Regardless, the gap in day and night time temperatures, in many regions across the globe, has considerably narrowed, which as it continues, will also continue to have more and more intense consequences for at least some of the plants upon which we rely.

The list goes on. But this is a start. We probably “aint seen nuthin’ yet,” for very fundamental scientific reasons (along with a lot geologic and modern era data), that are largely being mangled, overlooked, confused or turned into something they are not, while the entire climate change issue is as well.

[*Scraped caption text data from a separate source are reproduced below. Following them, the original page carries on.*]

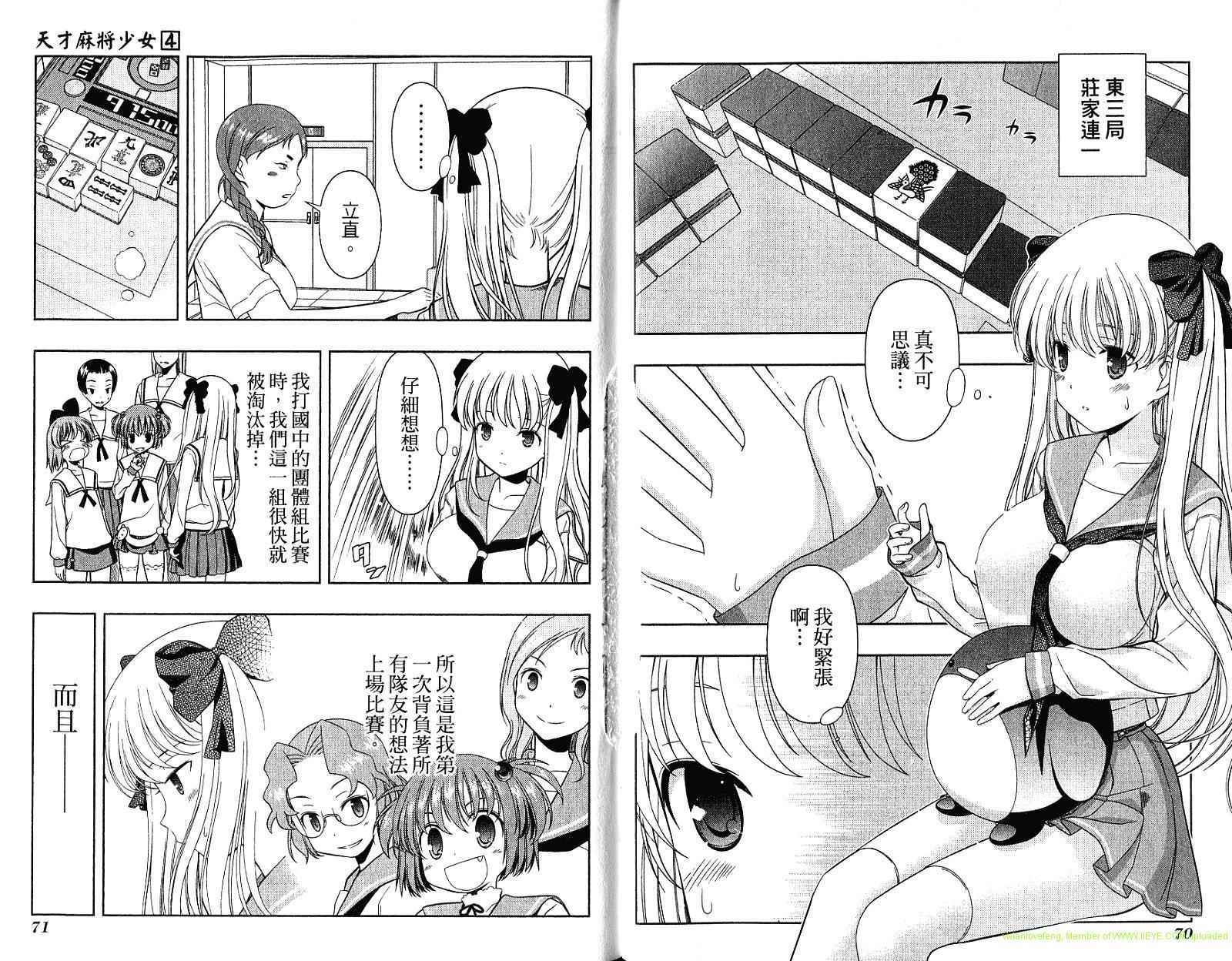 天才麻将少女 第4卷 第39页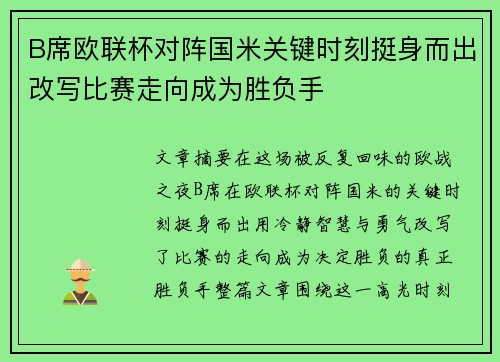 B席欧联杯对阵国米关键时刻挺身而出改写比赛走向成为胜负手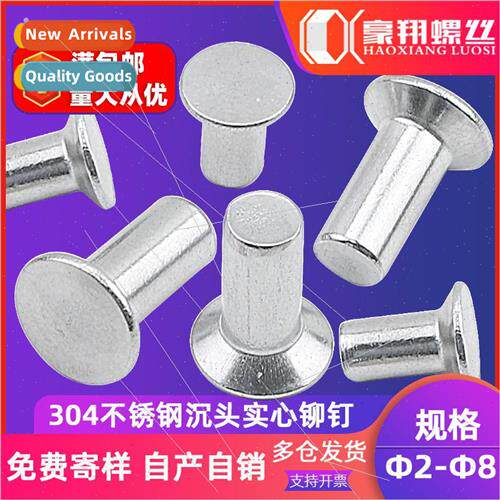 304 Flat head solid rivets rivets Stainless steel flat head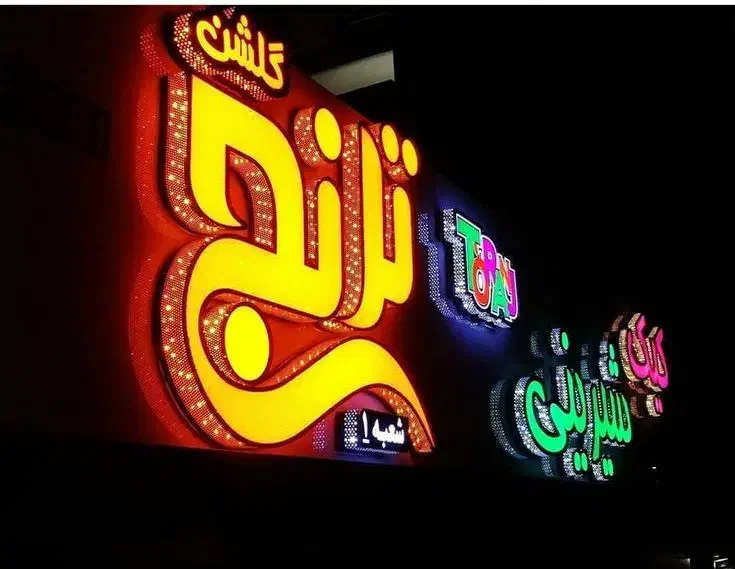 تابلوساز اندیشه|خدمات پیشه و مهارت|اندیشه, اندیشه فاز ۱|دیوار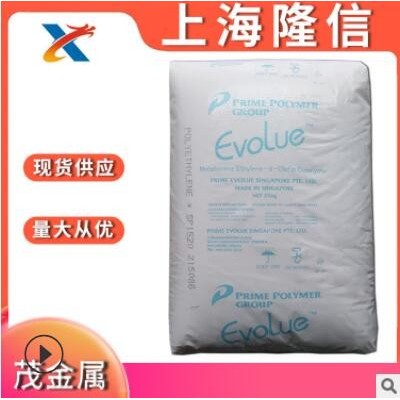 高抗冲 MLLDPE 普瑞曼 SP1520 吹塑 农用膜 包装膜 茂金属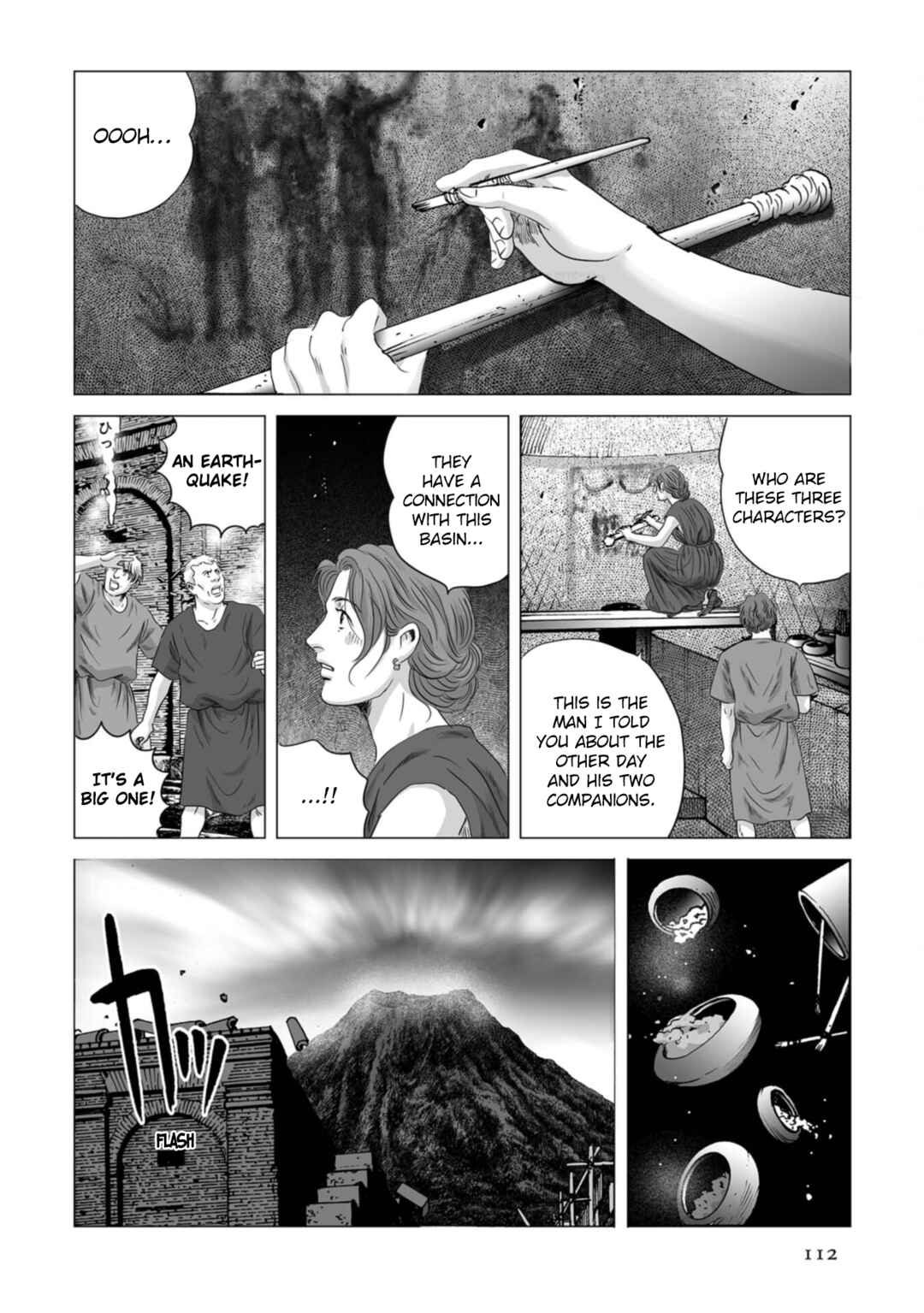 Page 5 Chapter 82 Plinivs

But while agriculture, including its extensive use of and indirect reliance upon fossil fuels, and large impact upon the landscape, is the rarely talked about main contributor to the phenomenon known too popularly as climate change (the issue is really the multi million year – or geologically radical – alteration in our atmosphere’s long term heat “trapping” quotient), the dance the world is going to have with this mainstay of existence – providing enough food – is probably going to be an increasingly interesting one.

And by “interesting,” for many poorer areas and peoples of the world, this means “bad.

Potentially, extremely bad.

This is also ironic, because some groups that have not necessarily been outspoken advocates for the poor, when it comes to climate change, have suddenly become the “Mother Teresa,” of indigent poor advocacy, on the ill conceived and highly ironic assertion that addressing climate change (not climate change itself, rendering informed scientists/anthropologists extremely frustrated in the process) will harm the poor.

But what is really going to harm the poor in particular is the radical alteration of our atmosphere – again, reflecting a change that has now taken us back to levels not seen in millions of years,and a large portion of which has occurred in just the last 50 or so years alone; and which is right now still occurring at geologically breakneck speed.

It’s just a question of how much we mitigate it, and how sensibly, and quickly, we do so. Both in terms of the U.S. leading the way – which will increase our moral ability as the world’s bully pulpit and most powerful (and somewhat feared) nation to encourage change, desire to do so by our show of faith, and an increasing return by other countries knowing that more and more of their own effort and the efforts of others is contributing – and elsewhere.